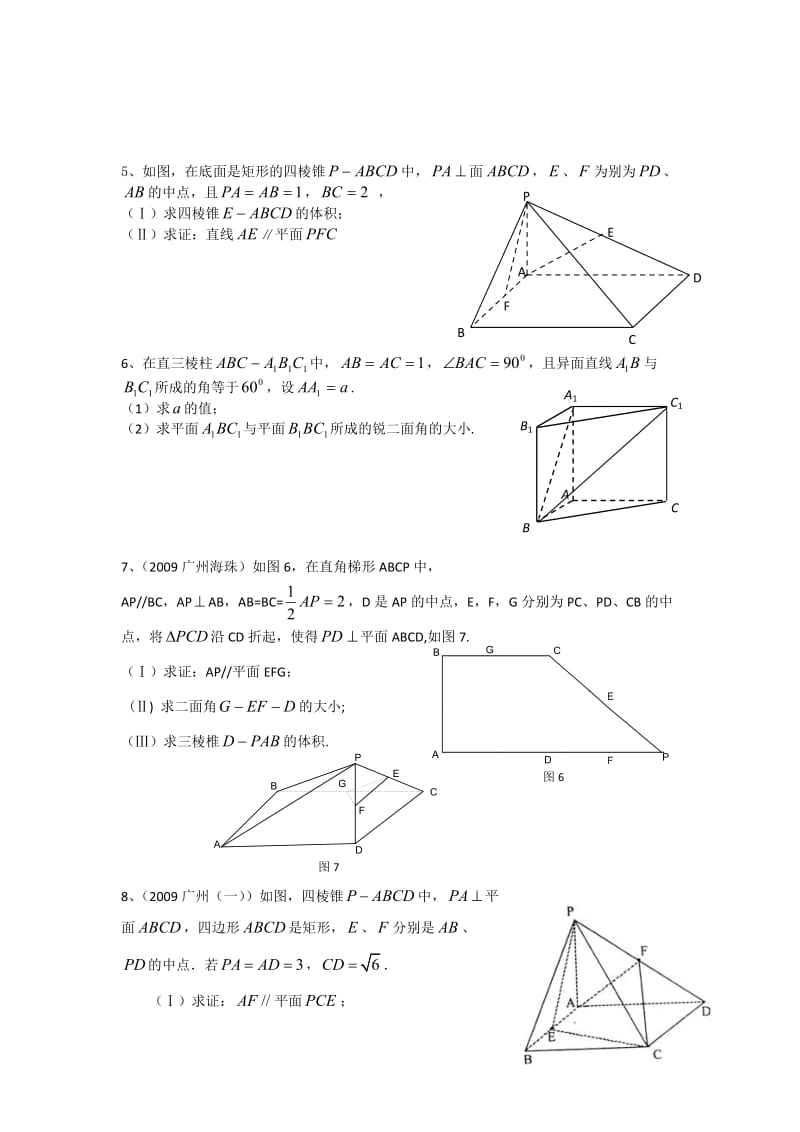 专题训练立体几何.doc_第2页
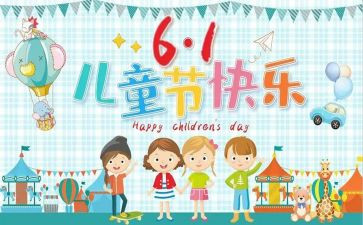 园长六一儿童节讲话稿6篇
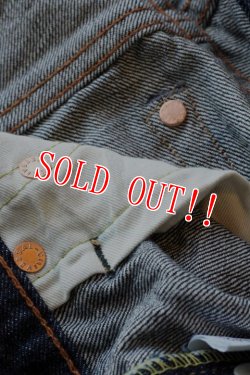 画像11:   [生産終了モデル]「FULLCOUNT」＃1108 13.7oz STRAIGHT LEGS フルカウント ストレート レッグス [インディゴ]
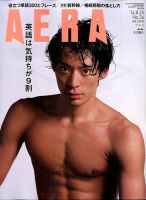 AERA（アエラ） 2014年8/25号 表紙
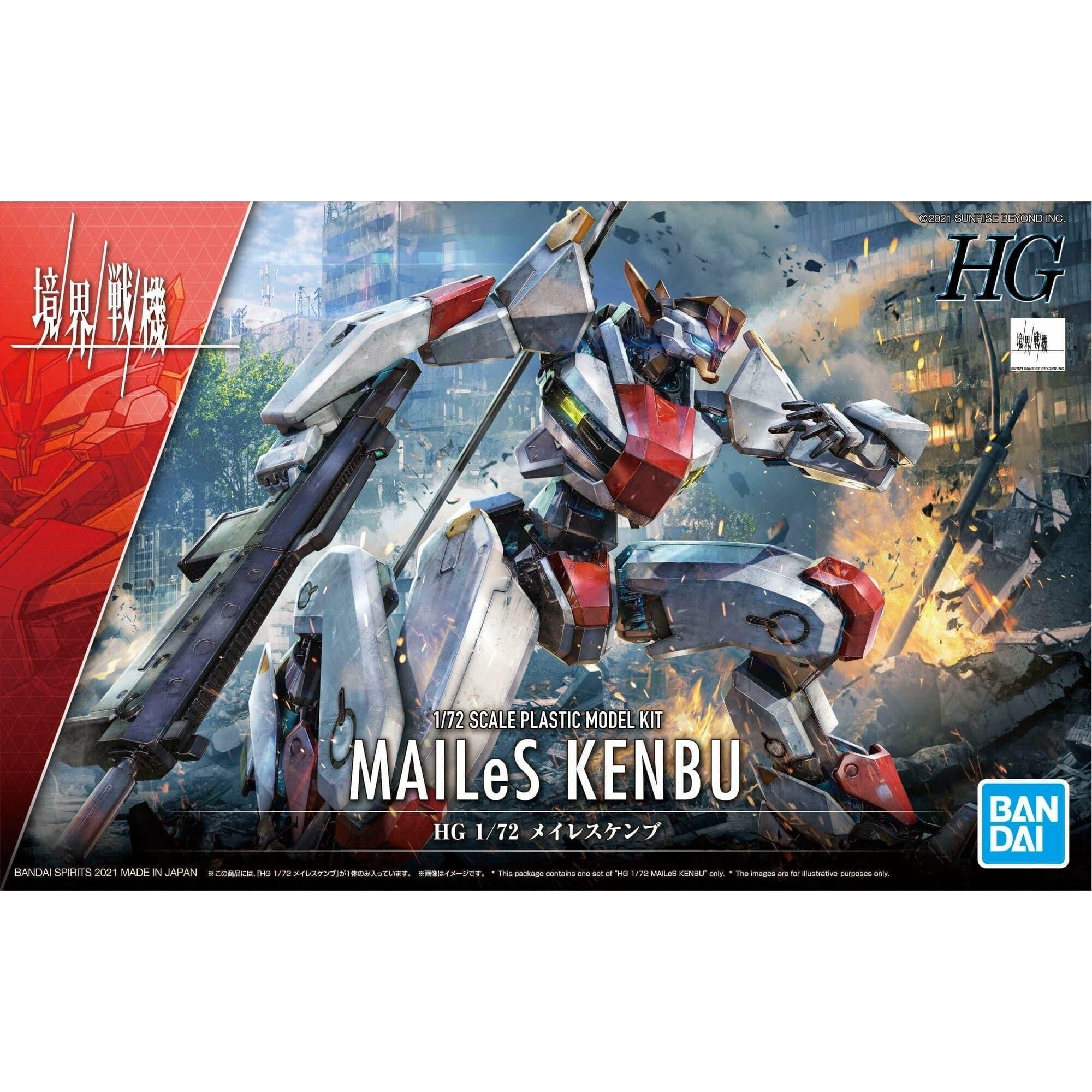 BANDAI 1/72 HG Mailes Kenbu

= = =

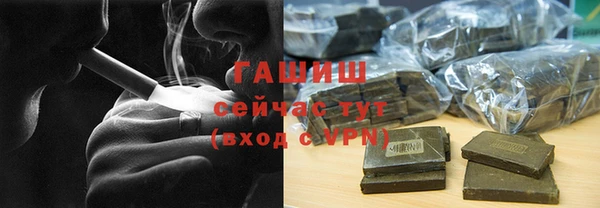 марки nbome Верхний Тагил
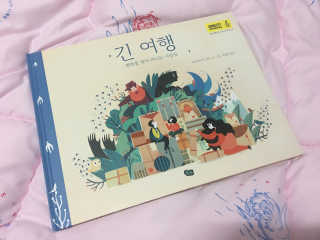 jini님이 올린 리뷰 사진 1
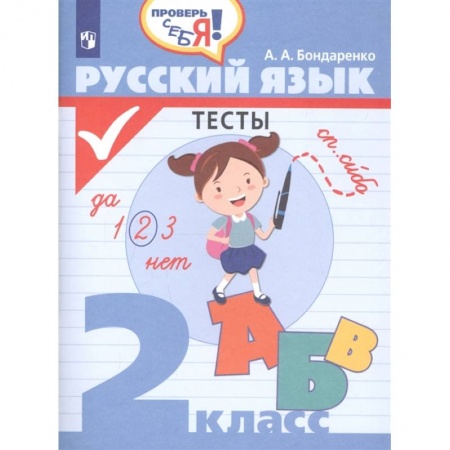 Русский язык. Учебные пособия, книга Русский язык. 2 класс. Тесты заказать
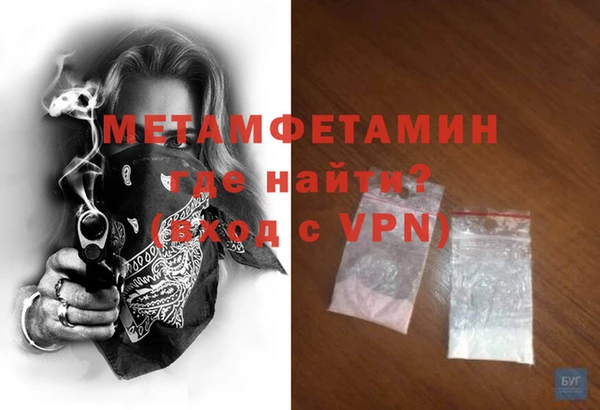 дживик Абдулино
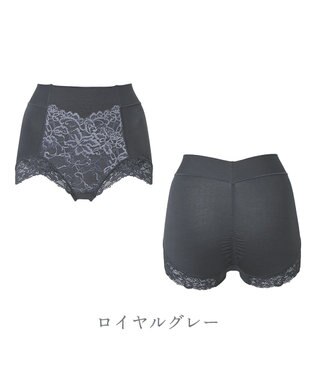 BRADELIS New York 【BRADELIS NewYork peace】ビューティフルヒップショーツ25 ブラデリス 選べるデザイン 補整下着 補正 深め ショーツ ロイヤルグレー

= = =

EXERCISE PROMPT: Reproduce the records starting at the line that contains "专题训练立体几何.doc_第2页" and ending at the line that contains "BANDAI 1/72 HG Mailes Kenbu", substituting "TAPERED LEGS" for "STRAIGHT LEGS" and leaving everything else unchanged. Omit the pictures from your answer.

REPLY:
 专题训练立体几何.doc_第2页
 园长六一儿童节讲话稿6篇
 画像11:   [生産終了モデル]「FULLCOUNT」＃1108 13.7oz TAPERED LEGS フルカウント ストレート レッグス [インディゴ]
 AERA（アエラ） 2014年8/25号 表紙
 BANDAI 1/72 HG Mailes Kenbu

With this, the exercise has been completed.